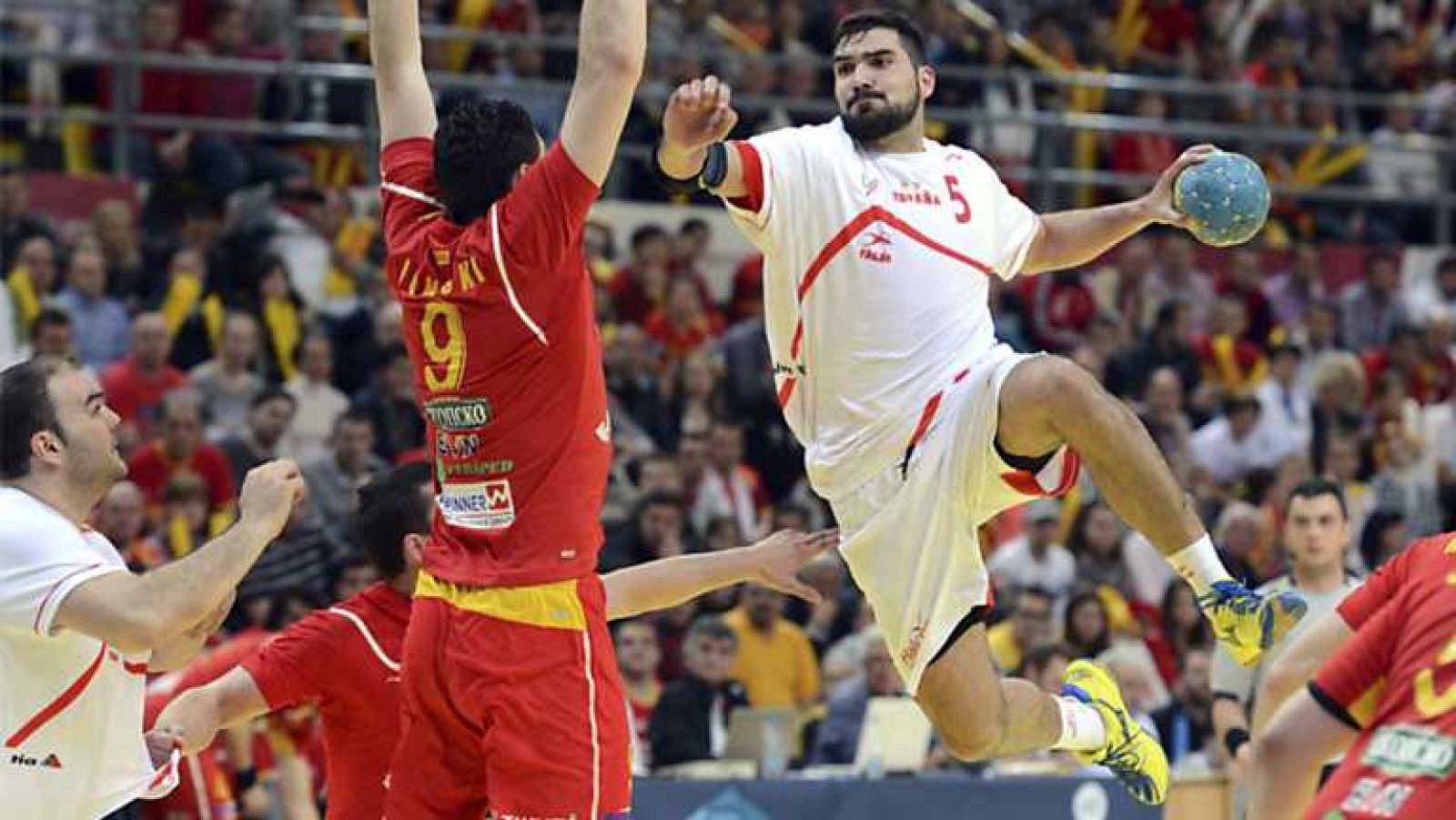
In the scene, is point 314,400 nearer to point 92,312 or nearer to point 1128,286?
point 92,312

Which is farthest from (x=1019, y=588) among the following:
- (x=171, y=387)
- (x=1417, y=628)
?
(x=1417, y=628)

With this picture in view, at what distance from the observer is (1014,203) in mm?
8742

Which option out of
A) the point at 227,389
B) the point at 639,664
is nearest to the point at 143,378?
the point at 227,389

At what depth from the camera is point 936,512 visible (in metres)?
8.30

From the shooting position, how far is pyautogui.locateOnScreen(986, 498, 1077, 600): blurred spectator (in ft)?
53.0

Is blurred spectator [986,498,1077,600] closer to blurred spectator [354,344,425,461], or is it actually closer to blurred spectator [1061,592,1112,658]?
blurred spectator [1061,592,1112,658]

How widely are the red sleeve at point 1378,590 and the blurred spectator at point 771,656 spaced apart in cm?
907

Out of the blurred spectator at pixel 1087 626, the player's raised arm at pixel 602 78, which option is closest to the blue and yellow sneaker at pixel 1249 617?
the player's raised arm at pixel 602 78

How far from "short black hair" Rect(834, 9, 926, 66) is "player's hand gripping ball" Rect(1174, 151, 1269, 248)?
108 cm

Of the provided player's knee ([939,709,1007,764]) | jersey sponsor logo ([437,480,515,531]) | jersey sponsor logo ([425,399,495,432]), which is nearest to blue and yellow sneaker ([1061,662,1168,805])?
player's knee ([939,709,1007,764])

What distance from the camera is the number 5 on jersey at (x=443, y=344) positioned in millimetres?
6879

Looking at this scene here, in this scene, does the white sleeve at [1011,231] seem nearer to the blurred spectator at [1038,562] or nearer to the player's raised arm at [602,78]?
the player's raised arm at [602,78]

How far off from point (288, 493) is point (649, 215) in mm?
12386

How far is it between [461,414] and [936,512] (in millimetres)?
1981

## To do
Convert all of the material above into a numbered list, omitting the blank lines. Leave the picture out of the list.

## Full answer
1. In the scene, is point 314,400 nearer to point 92,312 or nearer to point 1128,286?
2. point 92,312
3. Which is farthest from (x=1019, y=588) among the following:
4. - (x=171, y=387)
5. - (x=1417, y=628)
6. ?
7. (x=1417, y=628)
8. With this picture in view, at what distance from the observer is (1014,203) in mm?
9. 8742
10. Which option out of
11. A) the point at 227,389
12. B) the point at 639,664
13. is nearest to the point at 143,378?
14. the point at 227,389
15. At what depth from the camera is point 936,512 visible (in metres)?
16. 8.30
17. From the shooting position, how far is pyautogui.locateOnScreen(986, 498, 1077, 600): blurred spectator (in ft)?
18. 53.0
19. Is blurred spectator [986,498,1077,600] closer to blurred spectator [354,344,425,461], or is it actually closer to blurred spectator [1061,592,1112,658]?
20. blurred spectator [1061,592,1112,658]
21. How widely are the red sleeve at point 1378,590 and the blurred spectator at point 771,656 spaced apart in cm?
22. 907
23. Out of the blurred spectator at pixel 1087 626, the player's raised arm at pixel 602 78, which option is closest to the blue and yellow sneaker at pixel 1249 617?
24. the player's raised arm at pixel 602 78
25. How far from "short black hair" Rect(834, 9, 926, 66) is "player's hand gripping ball" Rect(1174, 151, 1269, 248)?
26. 108 cm
27. Of the provided player's knee ([939,709,1007,764]) | jersey sponsor logo ([437,480,515,531]) | jersey sponsor logo ([425,399,495,432]), which is nearest to blue and yellow sneaker ([1061,662,1168,805])?
28. player's knee ([939,709,1007,764])
29. What distance from the camera is the number 5 on jersey at (x=443, y=344) positioned in millimetres?
30. 6879
31. Looking at this scene here, in this scene, does the white sleeve at [1011,231] seem nearer to the blurred spectator at [1038,562] or nearer to the player's raised arm at [602,78]?
32. the player's raised arm at [602,78]
33. How far off from point (288, 493) is point (649, 215) in mm?
34. 12386
35. How far is it between [461,414] and [936,512] (in millimetres)?
36. 1981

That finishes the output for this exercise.